# Reduced-rank discriminant analysis

In a previous post, I described linear discriminant analysis (LDA) using the following Bayes’ rule

$\displaystyle \pi(y=C_l | x) = \frac{\pi(y=C_l) \pi(x|y=C_l)}{\sum _{l=1}^{C}\pi(y=C_l) \pi(x|y=C_l)}$

where ${\pi(y=C_l)}$ is the prior probability of membership in class ${C_l}$ and the distribution of the predictors for a given class ${C_l}$, ${\pi(x|y=C_l)}$, is a multivariate Gaussian, ${N(\mu_l, \Sigma)}$, with class-specific mean ${\mu_l}$ and common covariance matrix ${\Sigma}$. We then assign a new sample ${x}$ to the class ${C_k}$ with the highest posterior probability ${\pi(y=C_k | x)}$. This approach minimizes the total probability of misclassification [1].

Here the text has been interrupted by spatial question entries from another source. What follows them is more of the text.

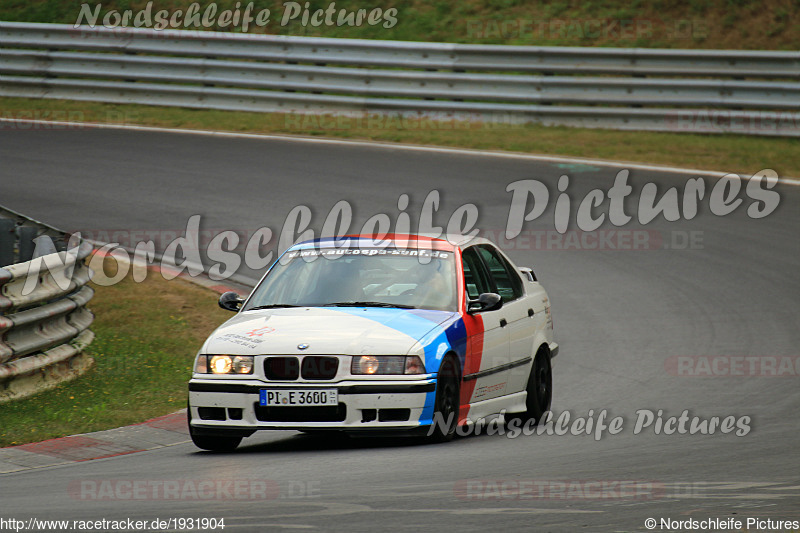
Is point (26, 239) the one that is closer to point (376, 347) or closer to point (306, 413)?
point (306, 413)

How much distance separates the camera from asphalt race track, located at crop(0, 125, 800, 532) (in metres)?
6.25

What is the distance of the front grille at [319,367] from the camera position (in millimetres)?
7973

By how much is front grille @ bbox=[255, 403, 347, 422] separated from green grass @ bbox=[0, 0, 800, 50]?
16.8 meters

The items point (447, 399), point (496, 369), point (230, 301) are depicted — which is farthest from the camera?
point (230, 301)

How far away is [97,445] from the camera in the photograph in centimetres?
887

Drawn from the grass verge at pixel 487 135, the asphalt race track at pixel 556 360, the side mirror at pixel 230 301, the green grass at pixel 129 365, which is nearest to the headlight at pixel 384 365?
the asphalt race track at pixel 556 360

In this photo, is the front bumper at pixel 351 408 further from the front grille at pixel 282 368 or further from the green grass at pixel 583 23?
the green grass at pixel 583 23

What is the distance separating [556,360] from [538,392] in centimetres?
182

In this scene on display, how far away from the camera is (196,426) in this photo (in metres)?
8.19

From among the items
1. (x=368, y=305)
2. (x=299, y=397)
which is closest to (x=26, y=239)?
(x=368, y=305)

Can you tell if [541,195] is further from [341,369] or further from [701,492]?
[701,492]

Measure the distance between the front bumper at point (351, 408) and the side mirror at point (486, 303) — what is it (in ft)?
3.29

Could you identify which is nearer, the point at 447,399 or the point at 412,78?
the point at 447,399

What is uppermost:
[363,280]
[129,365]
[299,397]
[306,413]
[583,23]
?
[583,23]
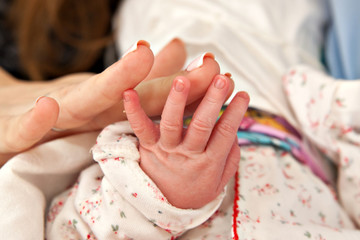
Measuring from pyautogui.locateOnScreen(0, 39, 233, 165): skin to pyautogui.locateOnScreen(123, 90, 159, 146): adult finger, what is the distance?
0.05ft

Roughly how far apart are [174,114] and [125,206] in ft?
0.44

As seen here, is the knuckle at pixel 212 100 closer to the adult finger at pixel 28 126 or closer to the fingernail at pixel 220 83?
the fingernail at pixel 220 83

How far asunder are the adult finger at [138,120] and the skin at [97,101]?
15 mm

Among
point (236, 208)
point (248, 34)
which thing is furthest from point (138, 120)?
point (248, 34)

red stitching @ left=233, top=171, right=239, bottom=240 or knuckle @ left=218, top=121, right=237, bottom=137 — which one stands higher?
knuckle @ left=218, top=121, right=237, bottom=137

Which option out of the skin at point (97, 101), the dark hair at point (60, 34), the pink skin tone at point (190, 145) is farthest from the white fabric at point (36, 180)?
the dark hair at point (60, 34)

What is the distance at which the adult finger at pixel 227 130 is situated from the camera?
412 mm

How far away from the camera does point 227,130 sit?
411 mm

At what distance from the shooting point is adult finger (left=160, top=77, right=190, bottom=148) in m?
0.37

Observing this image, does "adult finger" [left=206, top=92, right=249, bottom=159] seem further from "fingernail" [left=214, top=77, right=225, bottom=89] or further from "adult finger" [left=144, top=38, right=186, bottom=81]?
"adult finger" [left=144, top=38, right=186, bottom=81]

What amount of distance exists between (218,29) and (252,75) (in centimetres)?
13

Fisher [2] had a different approach. He proposed to find a linear combination of the predictors such that the between-class covariance is maximized relative to the within-class covariance. That is [3], he wanted a linear combination of the predictors that gave maximum separation between the centers of the data while at the same time minimizing the variation within each group of data.

Variance decomposition

Denote by ${X}$ the ${n \times p}$ matrix with ${n}$ observations of the ${p}$-dimensional predictor. The covariance matrix ${\Sigma}$ of ${X}$ can be decomposed into the within-class covariance ${W}$ and the between-class covariance ${B}$, so that

$\displaystyle \Sigma = W + B$

where

$\displaystyle W = \frac{(X - GM)^T(X-GM)}{n-C}, \quad B = \frac{(GM - 1\bar{x})^T(GM - 1\bar{x})}{C-1}$

and ${G}$ is the ${n \times C}$ matrix of class indicator variables so that ${g_{ij} = 1}$ if and only if case ${i}$ is assigned to class ${j}$, ${M}$ is the ${C \times p}$ matrix of class means, ${1\bar{x}}$ is the ${n \times p}$ matrix where each row is formed by ${\bar{x}}$ and ${C}$ is the total number of classes.

Fisher’s approach

Using Fisher’s approach, we want to find the linear combination ${Z = a^TX}$ such that the between-class covariance is maximized relative to the within-class covariance. The between-class covariance of ${Z}$ is ${a^TBa}$ and the within-class covariance is ${a^TWa}$.

So, Fisher’s approach amounts to maximizing the Rayleigh quotient,

$\displaystyle \underset{a}{\text{max }} \frac{a^TBa}{a^T W a}$

[4] propose to sphere the data (see page 305 of [4] for information about sphering) so that the variables have the identity as their within-class covariance matrix. That way, the problem becomes to maximize ${a^TBa}$ subject to ${||a|| = 1}$. As we saw in the post about PCA, this is solved by taking ${a}$ to be the eigenvector of B corresponding to the largest eigenvalue. ${a}$ is unique up to a change of sign, unless there are multiple eigenvalues.

Dimensionality reduction

Similar to principal components, we can take further linear components corresponding to the next largest eigenvalues of ${B}$. There will be at most ${r = \text{min}(p, C-1)}$ positive eigenvalues. The corresponding transformed variables are called the linear discriminants.

Note that the eigenvalues are the proportions of the between-class variance explained by the linear combinations. So we can use this information to decide how many linear discriminants to use, just like we do with PCA. In classification problems, we can also decide how many linear discriminants to use by cross-validation.

Reduced-rank discriminant analysis can be useful to better visualize data. It might be that most of the between-class variance is explained by just a few linear discriminants, allowing us to have a meaningful plot in lower dimension. For example, in a three-class classification problem with many predictors, all the between-class variance of the predictors is captured by only two linear discriminants, which is much easier to visualize than the original high-dimensional space of the predictors.

Regarding interpretation, the magnitude of the coefficients ${a}$ can be used to understand the contribution of each predictor to the classification of samples and provide some understanding and interpretation about the underlying problem.

RRDA and PCA

It is important to emphasize the difference between PCA and Reduced-rank DA. The first computes linear combinations of the predictors that retain most of the variability in the data. It does not make use of the class information and is therefore an unsupervised technique. The latter computes linear combinations of the predictors that retain most of the between-class variance in the data. It uses the class information of the samples and therefore belongs to the group of supervised learning techniques.

References:

[1] Welch, B. L. (1939). Note on discriminant functions. Biometrika, 31(1/2), 218-220.
[2] Fisher, R. A. (1936). The use of multiple measurements in taxonomic problems. Annals of eugenics, 7(2), 179-188.
[3] Kuhn, M. and Johnson, K. (2013). Applied Predictive Modeling. Springer.
[4] Venables, W. N. and Ripley, B. D. (2002). Modern applied statistics with S. Springer.